The company achieves about 80% of its total sales from 1,000 suppliers, but no single vendor accounts for more than 2% of its total sales, Bahl added in the post. 75% of our business comes from regular customers. Over 70% of our sales come from cities beyond Level II and 99% of our orders are from cellphones, he said in the post.

Snapdeal has also created what it calls “strong brands” by working closely with suppliers. These are basically based on searches for products on Snapdeal that consumers are looking for but cannot easily find on the platform. Currently, the retailer owns more than a dozen of these powerful brands which make up around 10% of its total sales.

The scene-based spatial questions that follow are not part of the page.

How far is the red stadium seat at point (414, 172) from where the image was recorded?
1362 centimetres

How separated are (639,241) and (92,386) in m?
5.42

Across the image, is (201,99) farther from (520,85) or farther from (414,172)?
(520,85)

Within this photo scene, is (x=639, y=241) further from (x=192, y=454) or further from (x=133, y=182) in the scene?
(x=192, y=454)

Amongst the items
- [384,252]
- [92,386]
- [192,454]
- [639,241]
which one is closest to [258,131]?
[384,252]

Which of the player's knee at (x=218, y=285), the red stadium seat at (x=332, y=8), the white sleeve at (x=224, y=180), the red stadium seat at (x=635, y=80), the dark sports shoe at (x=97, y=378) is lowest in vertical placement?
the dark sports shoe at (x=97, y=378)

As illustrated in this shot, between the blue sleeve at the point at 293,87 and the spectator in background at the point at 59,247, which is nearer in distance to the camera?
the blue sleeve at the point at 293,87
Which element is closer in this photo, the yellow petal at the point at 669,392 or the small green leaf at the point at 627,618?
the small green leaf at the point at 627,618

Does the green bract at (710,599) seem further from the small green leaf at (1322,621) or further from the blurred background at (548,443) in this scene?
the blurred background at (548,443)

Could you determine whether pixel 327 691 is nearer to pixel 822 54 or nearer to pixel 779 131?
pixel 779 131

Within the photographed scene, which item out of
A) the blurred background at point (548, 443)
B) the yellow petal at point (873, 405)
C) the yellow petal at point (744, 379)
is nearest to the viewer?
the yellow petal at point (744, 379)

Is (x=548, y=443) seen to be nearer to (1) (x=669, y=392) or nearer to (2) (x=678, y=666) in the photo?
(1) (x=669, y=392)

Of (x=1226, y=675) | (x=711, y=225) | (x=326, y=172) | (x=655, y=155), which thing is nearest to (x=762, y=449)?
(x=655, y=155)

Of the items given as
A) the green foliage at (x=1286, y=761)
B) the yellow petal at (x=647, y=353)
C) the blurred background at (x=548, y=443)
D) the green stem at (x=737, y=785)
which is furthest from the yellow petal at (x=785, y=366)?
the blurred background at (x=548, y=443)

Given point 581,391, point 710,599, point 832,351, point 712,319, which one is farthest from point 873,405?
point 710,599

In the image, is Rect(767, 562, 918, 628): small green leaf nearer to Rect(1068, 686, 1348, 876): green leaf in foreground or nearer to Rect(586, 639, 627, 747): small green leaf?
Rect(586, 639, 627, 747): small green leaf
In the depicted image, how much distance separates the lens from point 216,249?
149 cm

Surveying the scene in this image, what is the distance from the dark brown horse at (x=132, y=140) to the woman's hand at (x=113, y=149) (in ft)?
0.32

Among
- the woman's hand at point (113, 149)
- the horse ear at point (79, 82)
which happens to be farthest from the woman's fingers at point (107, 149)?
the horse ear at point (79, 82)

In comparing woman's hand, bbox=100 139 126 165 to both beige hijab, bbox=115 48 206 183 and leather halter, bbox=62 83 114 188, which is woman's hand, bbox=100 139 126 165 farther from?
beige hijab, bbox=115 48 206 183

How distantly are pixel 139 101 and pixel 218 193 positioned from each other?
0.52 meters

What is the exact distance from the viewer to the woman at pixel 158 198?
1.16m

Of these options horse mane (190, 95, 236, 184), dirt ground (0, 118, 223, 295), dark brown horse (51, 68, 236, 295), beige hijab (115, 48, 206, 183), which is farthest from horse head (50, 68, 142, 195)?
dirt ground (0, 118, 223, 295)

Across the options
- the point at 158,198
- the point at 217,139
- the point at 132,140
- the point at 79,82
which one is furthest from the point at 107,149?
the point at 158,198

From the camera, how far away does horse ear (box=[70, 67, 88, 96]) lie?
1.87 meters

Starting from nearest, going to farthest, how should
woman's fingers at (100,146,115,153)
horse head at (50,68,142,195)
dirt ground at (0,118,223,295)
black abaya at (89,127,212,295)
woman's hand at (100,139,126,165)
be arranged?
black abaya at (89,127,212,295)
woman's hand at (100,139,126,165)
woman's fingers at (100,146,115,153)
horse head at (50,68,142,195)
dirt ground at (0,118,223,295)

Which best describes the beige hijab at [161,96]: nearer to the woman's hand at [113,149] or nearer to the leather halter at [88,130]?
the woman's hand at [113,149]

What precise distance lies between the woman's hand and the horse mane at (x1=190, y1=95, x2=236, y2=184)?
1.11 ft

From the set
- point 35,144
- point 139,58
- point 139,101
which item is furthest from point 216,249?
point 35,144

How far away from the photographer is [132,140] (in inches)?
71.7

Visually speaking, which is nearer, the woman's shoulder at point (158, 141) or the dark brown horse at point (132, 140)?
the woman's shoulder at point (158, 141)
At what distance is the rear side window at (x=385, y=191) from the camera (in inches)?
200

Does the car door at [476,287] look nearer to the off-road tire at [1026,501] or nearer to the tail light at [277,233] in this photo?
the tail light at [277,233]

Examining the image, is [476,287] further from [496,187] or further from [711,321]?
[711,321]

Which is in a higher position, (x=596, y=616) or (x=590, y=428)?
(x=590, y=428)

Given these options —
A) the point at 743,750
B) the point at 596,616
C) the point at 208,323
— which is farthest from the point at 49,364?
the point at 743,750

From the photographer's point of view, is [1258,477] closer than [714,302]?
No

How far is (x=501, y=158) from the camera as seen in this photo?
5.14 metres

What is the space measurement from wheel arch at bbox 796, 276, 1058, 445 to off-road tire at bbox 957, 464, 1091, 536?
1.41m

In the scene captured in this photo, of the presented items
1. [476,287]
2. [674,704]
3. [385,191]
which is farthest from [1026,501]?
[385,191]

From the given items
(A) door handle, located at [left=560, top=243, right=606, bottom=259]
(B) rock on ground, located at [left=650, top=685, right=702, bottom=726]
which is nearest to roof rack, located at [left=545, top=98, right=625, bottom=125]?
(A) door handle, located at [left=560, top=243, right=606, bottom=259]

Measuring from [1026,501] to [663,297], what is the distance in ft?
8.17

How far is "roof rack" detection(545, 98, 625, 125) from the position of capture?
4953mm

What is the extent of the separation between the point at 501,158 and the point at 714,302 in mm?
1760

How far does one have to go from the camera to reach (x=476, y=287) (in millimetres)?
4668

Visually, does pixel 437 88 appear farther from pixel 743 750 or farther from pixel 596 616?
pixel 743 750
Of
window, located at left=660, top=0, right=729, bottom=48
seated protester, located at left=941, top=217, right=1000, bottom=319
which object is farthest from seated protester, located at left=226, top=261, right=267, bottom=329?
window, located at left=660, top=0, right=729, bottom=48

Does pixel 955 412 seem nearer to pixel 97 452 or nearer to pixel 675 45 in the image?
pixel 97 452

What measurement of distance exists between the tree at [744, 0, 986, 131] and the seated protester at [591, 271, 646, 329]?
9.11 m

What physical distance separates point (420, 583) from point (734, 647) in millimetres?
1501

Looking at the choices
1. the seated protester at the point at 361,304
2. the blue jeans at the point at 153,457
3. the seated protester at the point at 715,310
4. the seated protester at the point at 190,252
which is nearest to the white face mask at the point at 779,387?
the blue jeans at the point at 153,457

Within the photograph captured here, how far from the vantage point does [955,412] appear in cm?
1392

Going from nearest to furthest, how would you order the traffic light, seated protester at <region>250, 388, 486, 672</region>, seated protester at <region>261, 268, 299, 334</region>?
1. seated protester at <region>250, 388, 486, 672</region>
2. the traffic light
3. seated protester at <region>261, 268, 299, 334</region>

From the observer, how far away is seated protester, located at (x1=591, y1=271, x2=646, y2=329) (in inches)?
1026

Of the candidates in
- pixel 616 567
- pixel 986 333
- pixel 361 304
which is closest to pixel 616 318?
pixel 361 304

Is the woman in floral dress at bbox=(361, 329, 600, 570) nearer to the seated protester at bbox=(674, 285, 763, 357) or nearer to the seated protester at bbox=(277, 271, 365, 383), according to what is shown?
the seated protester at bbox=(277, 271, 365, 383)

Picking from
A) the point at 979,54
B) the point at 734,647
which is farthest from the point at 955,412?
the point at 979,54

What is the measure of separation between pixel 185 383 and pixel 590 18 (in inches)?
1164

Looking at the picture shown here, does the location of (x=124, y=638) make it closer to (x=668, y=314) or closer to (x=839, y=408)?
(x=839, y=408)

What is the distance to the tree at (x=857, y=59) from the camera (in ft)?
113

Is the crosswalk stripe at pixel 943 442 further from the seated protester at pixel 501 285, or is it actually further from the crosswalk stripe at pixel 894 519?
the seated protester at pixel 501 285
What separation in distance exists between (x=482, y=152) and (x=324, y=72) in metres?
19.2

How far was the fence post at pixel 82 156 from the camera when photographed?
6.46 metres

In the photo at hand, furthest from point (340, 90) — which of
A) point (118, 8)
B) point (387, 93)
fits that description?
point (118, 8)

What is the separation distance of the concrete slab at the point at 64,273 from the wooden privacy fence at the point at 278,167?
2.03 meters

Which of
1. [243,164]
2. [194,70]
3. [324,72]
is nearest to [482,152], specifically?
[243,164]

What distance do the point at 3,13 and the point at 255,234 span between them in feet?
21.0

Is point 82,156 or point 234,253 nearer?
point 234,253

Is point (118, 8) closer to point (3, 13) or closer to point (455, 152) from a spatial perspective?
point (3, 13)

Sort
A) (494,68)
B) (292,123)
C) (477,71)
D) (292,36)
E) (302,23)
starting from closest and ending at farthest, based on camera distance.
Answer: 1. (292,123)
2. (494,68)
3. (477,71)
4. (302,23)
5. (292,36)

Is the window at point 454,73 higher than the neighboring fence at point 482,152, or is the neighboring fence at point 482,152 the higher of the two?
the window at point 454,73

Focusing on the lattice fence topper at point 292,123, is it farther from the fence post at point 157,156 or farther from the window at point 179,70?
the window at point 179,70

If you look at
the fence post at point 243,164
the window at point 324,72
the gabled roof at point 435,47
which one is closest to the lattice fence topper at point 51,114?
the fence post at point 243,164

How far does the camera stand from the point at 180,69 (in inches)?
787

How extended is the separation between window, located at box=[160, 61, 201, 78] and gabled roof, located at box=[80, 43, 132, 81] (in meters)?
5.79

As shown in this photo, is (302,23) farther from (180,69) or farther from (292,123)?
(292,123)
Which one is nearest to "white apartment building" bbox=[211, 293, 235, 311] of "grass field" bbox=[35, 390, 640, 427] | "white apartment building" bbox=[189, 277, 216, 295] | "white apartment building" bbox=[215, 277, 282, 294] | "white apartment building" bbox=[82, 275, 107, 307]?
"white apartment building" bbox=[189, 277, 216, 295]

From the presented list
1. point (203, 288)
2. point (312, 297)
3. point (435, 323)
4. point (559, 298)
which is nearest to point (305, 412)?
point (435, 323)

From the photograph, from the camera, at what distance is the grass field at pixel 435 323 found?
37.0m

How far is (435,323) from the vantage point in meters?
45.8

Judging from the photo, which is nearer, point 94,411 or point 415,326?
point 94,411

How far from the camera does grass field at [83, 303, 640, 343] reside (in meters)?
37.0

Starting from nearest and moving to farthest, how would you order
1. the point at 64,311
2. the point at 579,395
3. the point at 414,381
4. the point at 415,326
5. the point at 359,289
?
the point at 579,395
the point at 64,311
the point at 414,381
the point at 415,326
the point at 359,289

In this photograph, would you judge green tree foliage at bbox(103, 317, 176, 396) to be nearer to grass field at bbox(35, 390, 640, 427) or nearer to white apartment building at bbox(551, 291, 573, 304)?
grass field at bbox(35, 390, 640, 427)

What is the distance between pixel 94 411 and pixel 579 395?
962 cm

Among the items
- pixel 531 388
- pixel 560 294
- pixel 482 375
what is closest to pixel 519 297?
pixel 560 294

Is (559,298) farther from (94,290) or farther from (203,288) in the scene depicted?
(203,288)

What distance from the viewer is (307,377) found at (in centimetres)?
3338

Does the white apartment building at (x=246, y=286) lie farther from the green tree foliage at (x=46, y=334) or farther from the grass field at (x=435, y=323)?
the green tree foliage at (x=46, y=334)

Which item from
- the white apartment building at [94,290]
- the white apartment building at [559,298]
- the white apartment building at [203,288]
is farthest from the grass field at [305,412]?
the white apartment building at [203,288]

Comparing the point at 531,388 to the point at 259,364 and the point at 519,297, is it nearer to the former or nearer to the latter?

“With over 70% of our users outside of Tier II cities purchasing affordable products from us, efficient and economical delivery to the breadth and depth of Bharath requires thoughtful and innovative e-commerce logistics solutions,” Bahl said in his article, explaining his logistics platform. UniMove. It allocates third-party logistics players to specific stages of the delivery journey and essentially gives the company better visibility in the allocation and use of resources for logistics.

The company is also setting up offline stores to have an omnichannel presence, a growing trend among internet-focused businesses in India.

Snapdeal, according to sources, has maintained an overall workforce of around 600 to stay lean. The company has had to lay off many people in the past after downsizing and changing focus in 2017.